Thursday, July 17, 2014

Swirl. Noise. World. Spinning.

In the moment when my seven-year-old son ran into the room full of knitting Ethiopian ladies excitedly exclaiming "Moooom!" as I scooped him up in a hug even though he's way too leggy for that these days, we were on display.  The room was packed.  There was a summertime energy in the air with the door and windows open, and I know that the knitting Ethiopian ladies were not the ones excitedly yelling my name.

There was conversation to the three new ladies about who this kid was who had his arms and legs wrapped around me.  I don't like feeling on display but I also know that I would write about this more except currently my house is full of the noise of the Disney pandora station, my kids cleaning the kitchen and discussing the little they know about World War 2.

Then I'll brush and brush and brush and brush my hair...wondering when my life begin?...lights will appear just like they do on my birthday each year, what is it like out there where they ... dishwasher loaded.... "Mother actually doesn't know best in that movie, you know, because that's not really her mother--it's a witch.
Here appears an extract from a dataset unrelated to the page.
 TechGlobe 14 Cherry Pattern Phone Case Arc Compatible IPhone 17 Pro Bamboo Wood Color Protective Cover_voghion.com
Mom, is Tarzan really popular? So that's why there's so many songs that keep coming up...Mom, you usually really cry in this song..."
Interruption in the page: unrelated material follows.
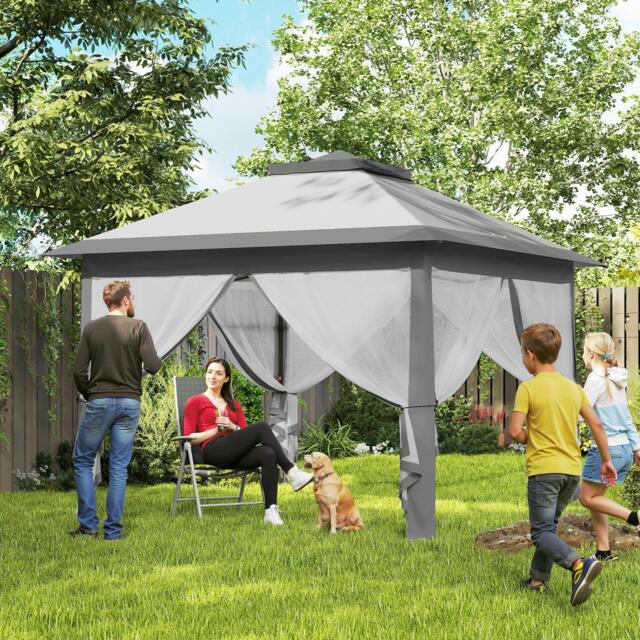 Rackhams Pop Up Gazebo Height Adjustable Canopy Tent w/ Carrying Bag, Beige - Grey - image 1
I will be here don't you cry.  Cause you'll be in my heart...from this day on now and forever more.

Lump.  Throat.

Wednesday, July 16, 2014

The Best Thing Ever Written About Adoption

She likes the word mother and all the complications it brings.  She isn't interested in true or birth or adoptive or whatever other series of mothers there are in the world.  Gloria was her mother.  Jazzlyn was too.  They were like strangers on a porch, Gloria and Jazzlyn, with the evening sun going down: they were just sat there together and neither could say what the other one knew, so they just kept quiet, and watched the day descend.  One of them said good night, while the other waited.
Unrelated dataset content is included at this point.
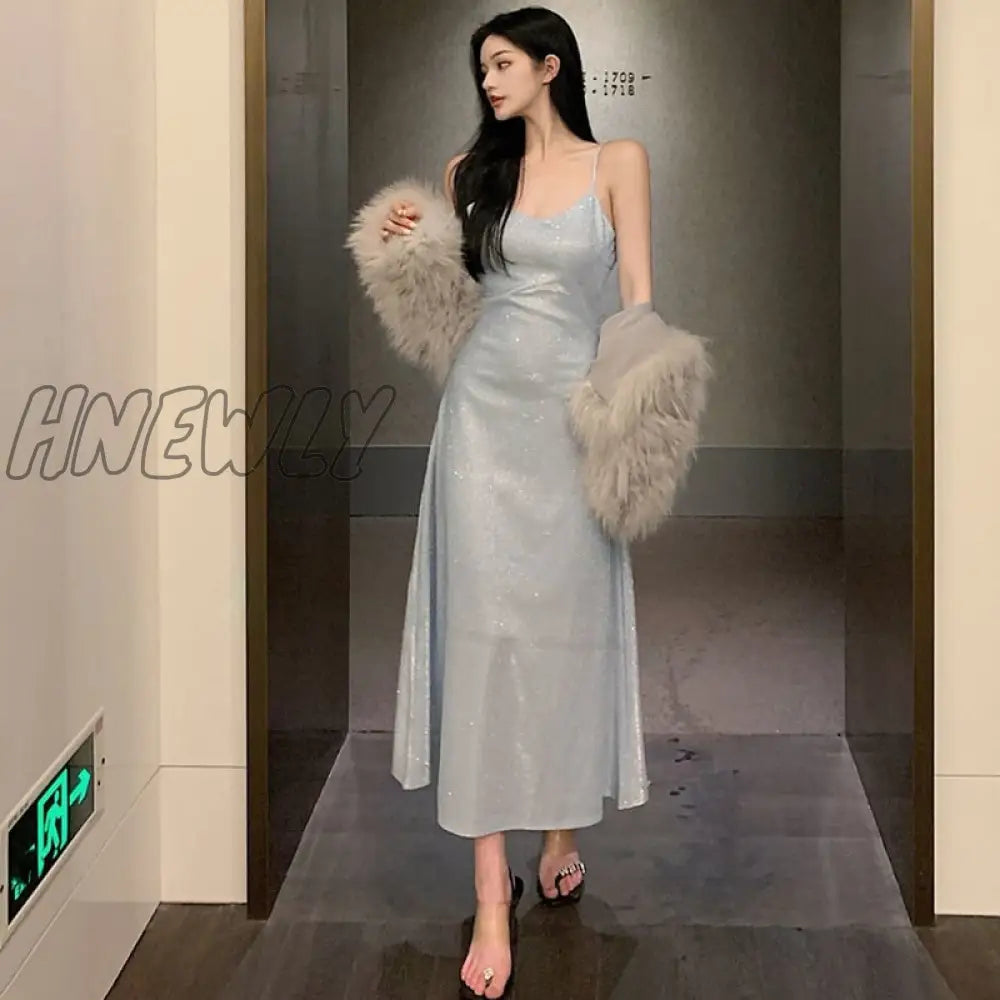 Hnewly Sexy Slim Fit Spaghetti Strap Dress Women Fashion Sequin Off Shoulder Party Woman Elegant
                                                                                  --Colum McCann in Let the Great World Spin

Monday, July 14, 2014

The thick middle

I hear that old 10,000 Maniacs song "These Are the Days" in my head a lot of the time.  Maybe it's that the summer so far has allowed us time to slow down in the best possible way with no hard schedules to follow, but I seem more aware than usual lately that I'm living the rich middle years of life where we pour out the best of ourselves to those in our orbit who depend on us showing up every day.  We show up whether we feel like it or not, and most days I feel like it though not always.

I keep having moments lately that often center around our front porch.  There is early evening soft light and a lot of green.  Perfect temperature.  Warm, not too hot.  Windows open.  The dog at my feet and the kids playing on the block somewhere.  I have a glass of cold tea with little to no ice.  A book.  Last was The Unlikely Pilgrimage of Harold Fry and now nearing the end of Let the Great World Spin, a book that swallows me up, leaving my head in a fog (the best kind).

I feel self-conscious about the French housemate seeing my box of savignon blanc from Target.  Maybe she's judging me, maybe not.  She just sits there at our dining room table with her library book and cup of tea, in her long skirt and black tank-top, hair pulled in a loose ponytail at the nape of her neck, being all beautiful and French.  I taught her last month how to pronounce the word 'banjo' with a nasal /a/ sound because seriously, she was pronouncing it so horribly that we couldn't understand her.  She rides her bike around town, sitting with perfect posture on her borrowed fixed-gear bike and she goes on long runs and she bakes Brazilian breakfast rolls with cheese so delicious and chewy that my head was spinning.

I must remember these things because the middle years don't last forever.